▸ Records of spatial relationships
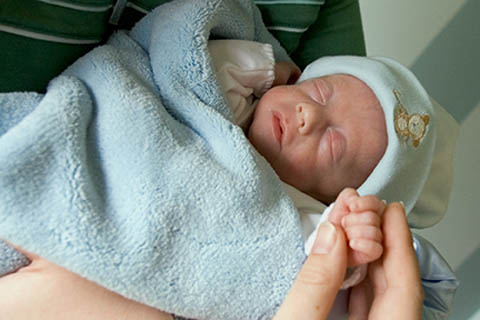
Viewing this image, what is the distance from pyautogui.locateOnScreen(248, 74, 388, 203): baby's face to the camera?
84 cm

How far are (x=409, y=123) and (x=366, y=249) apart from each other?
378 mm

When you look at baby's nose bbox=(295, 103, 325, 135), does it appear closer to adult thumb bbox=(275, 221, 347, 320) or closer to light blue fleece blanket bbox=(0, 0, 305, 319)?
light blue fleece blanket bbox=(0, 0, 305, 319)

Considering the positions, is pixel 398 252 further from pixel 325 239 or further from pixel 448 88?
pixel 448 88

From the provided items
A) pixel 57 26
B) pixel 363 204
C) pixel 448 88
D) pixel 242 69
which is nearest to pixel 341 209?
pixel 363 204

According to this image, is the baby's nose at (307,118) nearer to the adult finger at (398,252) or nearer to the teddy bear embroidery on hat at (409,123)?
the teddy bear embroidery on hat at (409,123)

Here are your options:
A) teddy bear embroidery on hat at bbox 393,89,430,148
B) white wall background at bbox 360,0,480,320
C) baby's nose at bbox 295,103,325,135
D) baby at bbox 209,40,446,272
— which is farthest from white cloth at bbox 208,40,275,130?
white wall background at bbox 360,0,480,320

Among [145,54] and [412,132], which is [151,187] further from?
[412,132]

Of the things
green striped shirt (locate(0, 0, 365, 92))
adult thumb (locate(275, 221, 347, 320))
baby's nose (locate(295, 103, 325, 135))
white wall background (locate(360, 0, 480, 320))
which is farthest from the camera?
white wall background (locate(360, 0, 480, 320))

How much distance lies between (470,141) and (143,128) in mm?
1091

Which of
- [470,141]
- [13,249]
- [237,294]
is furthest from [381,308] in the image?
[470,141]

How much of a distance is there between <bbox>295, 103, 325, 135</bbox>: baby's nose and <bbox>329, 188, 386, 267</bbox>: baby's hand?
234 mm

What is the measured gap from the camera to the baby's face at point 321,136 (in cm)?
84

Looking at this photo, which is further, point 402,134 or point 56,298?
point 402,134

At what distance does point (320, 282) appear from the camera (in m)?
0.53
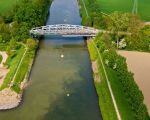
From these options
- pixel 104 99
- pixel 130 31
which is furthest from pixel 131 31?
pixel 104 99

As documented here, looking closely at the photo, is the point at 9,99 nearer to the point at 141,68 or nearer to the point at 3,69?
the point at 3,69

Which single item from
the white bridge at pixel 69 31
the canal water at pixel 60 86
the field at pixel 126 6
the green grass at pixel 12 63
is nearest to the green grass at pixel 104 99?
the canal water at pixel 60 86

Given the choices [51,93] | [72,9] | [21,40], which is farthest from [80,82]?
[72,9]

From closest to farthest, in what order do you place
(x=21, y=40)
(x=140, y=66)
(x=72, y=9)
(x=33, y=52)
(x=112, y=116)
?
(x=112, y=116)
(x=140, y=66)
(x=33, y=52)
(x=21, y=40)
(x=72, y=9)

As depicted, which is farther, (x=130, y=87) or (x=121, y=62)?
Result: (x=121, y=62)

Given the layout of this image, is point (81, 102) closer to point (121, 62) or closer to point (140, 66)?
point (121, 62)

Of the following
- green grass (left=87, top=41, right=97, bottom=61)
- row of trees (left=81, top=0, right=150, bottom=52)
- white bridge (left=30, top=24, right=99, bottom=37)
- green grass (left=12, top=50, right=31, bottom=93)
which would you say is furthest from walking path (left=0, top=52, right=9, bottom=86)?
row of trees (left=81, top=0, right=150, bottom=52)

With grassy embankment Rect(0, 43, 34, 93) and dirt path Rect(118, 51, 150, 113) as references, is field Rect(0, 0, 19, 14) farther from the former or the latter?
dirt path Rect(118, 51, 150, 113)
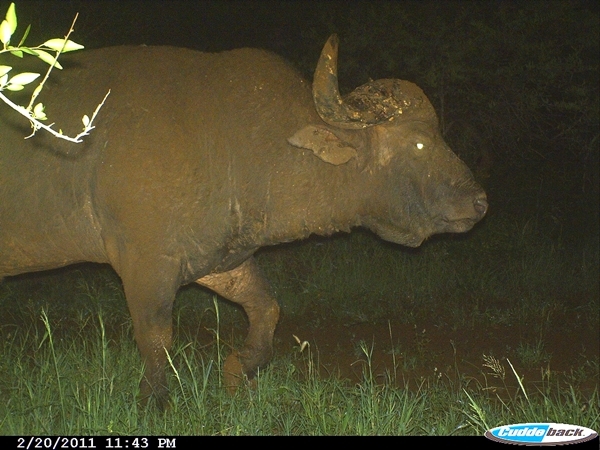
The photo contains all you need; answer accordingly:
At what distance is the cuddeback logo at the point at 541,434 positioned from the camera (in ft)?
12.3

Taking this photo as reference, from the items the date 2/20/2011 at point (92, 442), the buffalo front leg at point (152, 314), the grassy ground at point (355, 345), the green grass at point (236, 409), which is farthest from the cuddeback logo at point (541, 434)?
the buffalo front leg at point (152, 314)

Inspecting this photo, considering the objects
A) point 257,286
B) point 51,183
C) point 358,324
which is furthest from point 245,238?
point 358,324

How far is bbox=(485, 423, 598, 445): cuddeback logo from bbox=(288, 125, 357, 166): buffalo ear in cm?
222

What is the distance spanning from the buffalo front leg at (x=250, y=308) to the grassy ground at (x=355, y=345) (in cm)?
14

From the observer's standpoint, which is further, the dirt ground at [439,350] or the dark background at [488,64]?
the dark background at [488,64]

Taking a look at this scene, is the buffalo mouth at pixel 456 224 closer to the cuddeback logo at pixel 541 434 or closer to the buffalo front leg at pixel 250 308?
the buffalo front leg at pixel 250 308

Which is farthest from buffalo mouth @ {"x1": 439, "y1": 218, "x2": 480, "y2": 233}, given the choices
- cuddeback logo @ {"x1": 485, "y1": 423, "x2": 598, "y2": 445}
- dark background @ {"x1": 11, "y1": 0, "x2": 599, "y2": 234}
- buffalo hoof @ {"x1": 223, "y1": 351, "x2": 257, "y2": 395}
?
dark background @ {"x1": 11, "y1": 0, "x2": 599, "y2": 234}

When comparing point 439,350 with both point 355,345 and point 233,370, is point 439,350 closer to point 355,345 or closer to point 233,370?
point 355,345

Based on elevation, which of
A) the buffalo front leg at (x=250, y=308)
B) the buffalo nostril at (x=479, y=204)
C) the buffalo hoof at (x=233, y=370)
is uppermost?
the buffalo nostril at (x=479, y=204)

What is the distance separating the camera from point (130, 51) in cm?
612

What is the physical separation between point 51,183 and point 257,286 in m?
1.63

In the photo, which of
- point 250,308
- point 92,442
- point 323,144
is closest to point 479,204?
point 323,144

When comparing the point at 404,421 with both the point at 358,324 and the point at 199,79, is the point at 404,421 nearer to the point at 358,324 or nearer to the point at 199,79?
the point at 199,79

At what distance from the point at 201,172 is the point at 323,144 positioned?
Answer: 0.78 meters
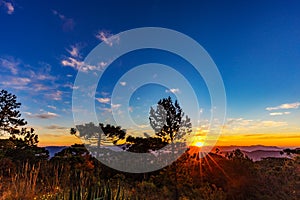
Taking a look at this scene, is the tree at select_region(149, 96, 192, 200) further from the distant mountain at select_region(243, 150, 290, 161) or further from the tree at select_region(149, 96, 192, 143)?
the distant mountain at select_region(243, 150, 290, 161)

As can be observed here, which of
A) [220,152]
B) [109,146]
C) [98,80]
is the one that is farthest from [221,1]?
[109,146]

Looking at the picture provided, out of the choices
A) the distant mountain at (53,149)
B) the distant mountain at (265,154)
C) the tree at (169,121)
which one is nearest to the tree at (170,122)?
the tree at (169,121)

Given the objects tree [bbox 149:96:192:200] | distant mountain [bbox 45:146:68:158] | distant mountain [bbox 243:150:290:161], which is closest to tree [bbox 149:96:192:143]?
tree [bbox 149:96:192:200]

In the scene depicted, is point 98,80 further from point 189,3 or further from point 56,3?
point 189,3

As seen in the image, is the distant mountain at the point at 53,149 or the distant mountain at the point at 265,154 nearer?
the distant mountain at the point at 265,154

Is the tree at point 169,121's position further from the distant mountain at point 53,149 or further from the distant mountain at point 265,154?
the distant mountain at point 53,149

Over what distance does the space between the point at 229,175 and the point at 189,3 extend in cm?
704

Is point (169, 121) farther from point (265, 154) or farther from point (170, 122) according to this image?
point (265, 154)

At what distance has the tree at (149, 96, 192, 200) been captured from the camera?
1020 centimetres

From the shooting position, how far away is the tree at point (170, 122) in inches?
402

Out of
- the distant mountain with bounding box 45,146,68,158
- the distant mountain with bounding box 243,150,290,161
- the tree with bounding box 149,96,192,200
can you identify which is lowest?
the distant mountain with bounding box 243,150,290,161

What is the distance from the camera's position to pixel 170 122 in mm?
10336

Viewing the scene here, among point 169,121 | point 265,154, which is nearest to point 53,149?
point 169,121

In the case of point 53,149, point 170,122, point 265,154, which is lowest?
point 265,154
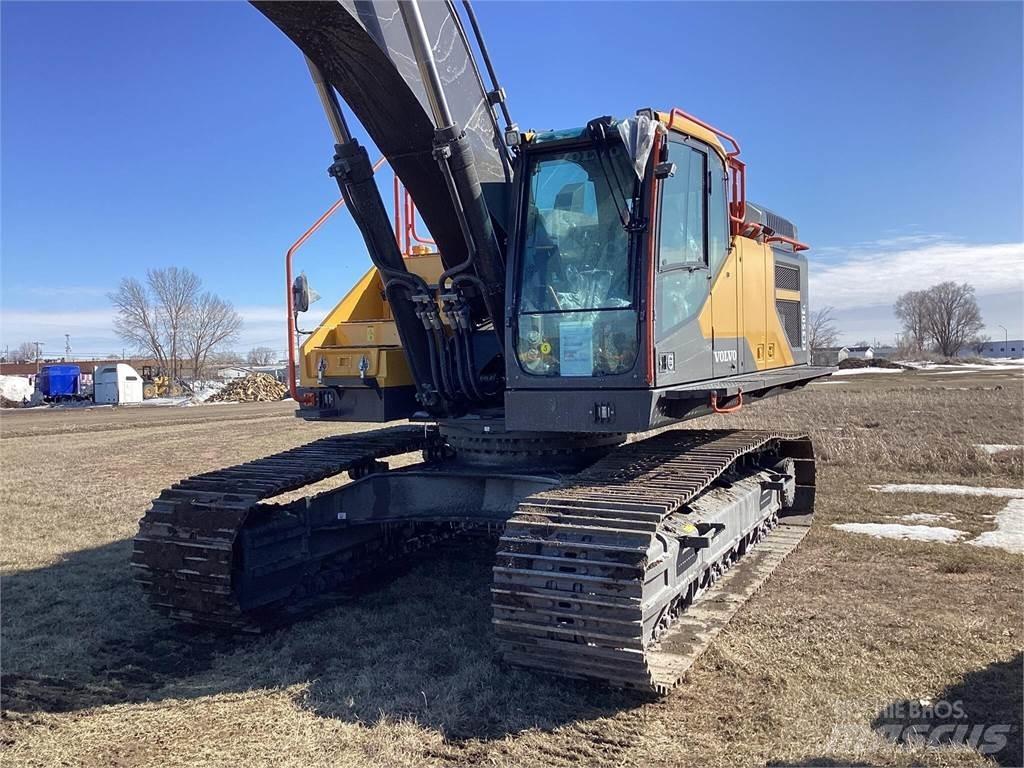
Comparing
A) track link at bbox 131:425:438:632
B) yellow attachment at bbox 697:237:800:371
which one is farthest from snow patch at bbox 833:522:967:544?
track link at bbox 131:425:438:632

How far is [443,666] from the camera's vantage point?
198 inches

▸ PROBLEM
Reproduce the material word for word, from the line containing "What is the distance from the" through the last line of the material, including both of those lines. Leave the pictures out.

▸ RESPONSE TO THE EXERCISE
What is the distance from the camera's position to pixel 170 122 in mm?
10336

Viewing the scene here, among point 169,121 | point 265,154, which is nearest to point 53,149?
point 169,121

In the case of point 53,149, point 170,122, point 265,154, which is lowest?
point 265,154
Comparing
A) track link at bbox 131:425:438:632
B) yellow attachment at bbox 697:237:800:371
which one is farthest from snow patch at bbox 833:522:967:544?
track link at bbox 131:425:438:632

How far is [443,666] from the camera's vantage point?
198 inches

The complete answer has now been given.